Tu le sais, New York est une ville européenne. Et de fait, les newyorkais ne peuvent s’empêcher de singer notre vieille civilisation. L’architecture tout d’abord : une ville où le délabrement d’une cité ancienne, fatiguée, côtoie en même temps une modernité clinquante, lisse, arrogante. Des immeubles de pierre et de briques, menaçant ruine, sont accolés à des tours de verre où se réfléchissent nuages et ciel. New York ressemble donc à ces villes d’Europe où le neuf se juxtapose aux monuments historiques en restauration. Mais il y un autre élément qui frappe : un mode de vie qui ressemble à celui pratiqué dans les villes méditerranéennes. Bien sûr, à New York, il n’y a pas de café ou de terrasse comme à Paris ou à Rome, mais les architectes ont su aménager à l’intérieur des grands buildings nombre d’espaces couverts, sous de vastes verrières, où un climat estival a été reconstitué, avec des tables, des fontaines et des zones de verdure, si bien que flânerie, lecture du journal et conversation entre amis ont apparemment cessé d’être déconsidérées.

+++++

LISTE DES ACTIVITÉS
1. D'après le texte sur New York, qu'est-ce qui se réfléchit dans les tours de verre ?
2. Poursuivez le texte sur New York à partir de sa dernière phrase.
Ces lignes proviennent d'une source distincte du texte.

DONNÉES RECUEILLIES
+++++

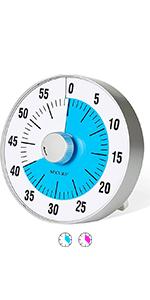 60-Minute Visual Countdown Timer, 7.5-Inch Oversize Classroom Visual Timer for Kids and Adults, Durable Mechanical Kitchen Timer Clock with Magnetic Backing (Blue) 60-Minute Visual Countdown Timer, 7.5-Inch Oversize Classroom Visual Timer for Kids and Adults, Durable Mechanical Kitchen Timer Clock with Magnetic Backing (Blue)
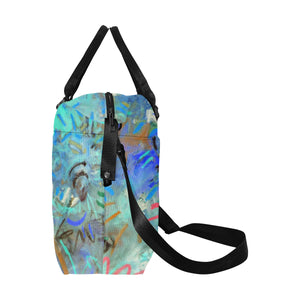 Graffiti Abstract Aqua Large Capacity Duffle Bag (Model 1715)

+++++

CORRIGÉ DE L'EXERCICE
1. Les nuages et le ciel.

2.
Et puis, on assiste aussi à une formidable revanche : la mode européenne est en train de mettre KO l’art américain. Et le lieu de cette revanche, c’est le quartier de Soho, qui en quelques années a subi une spectaculaire métamorphose. Aujourd’hui, ce ne sont plus Warhol, Lichtenstein ou Basquiat qui mènent la danse à Soho, mais les griffes Prada, Hermès et Dior. Les galeries d’art des années 1980 ont été remplacées par de tapageuses boutiques de couturier. Les nouveaux espaces dévolus à la mode piratent aujourd’hui les entrepôts. Sacs dorés, souliers soyeux , et robes de tulles transparentes sont exhibés sur des étagères design comme des objets destinés à la seule contemplation. Les entrepôts qui hier hébergeaient les galeries, avec leur aspect minimal, brut, simple, froid, font aujourd’hui parfaitement l’affaire pour exposer des vêtements haute couture et leurs accessoires glamour. Le chic est d’exhiber entre murs écrus, sol en béton et poutres métalliques apparentes les dernières créations vestimentaires. Une boutique de mode ne serait-elle pas finalement une installation d’art contemporain ? La plus époustouflante est sans doute la boutique Prada, établie autour d’un vide central recouvert de bois précieux, où les modèles de robes sont exposés avec une scénographie de musée.

Et si rien finalement n’avait vraiment changé à Soho ? Entre une galerie d’art et un magasin de luxe, où est la différence ? L’acquisition d’un ensemble Prada exposé en vitrine minimaliste ne procèderait-il pas de la même démarche que l’achat d’un Jeff Koons ? Art et mode ne seraient-ils pas les modalités d’un même culte des valeurs « glamour » d’autant plus désirables que leur inaccessibilité financière devient l’objet même du désir et du spectacle ?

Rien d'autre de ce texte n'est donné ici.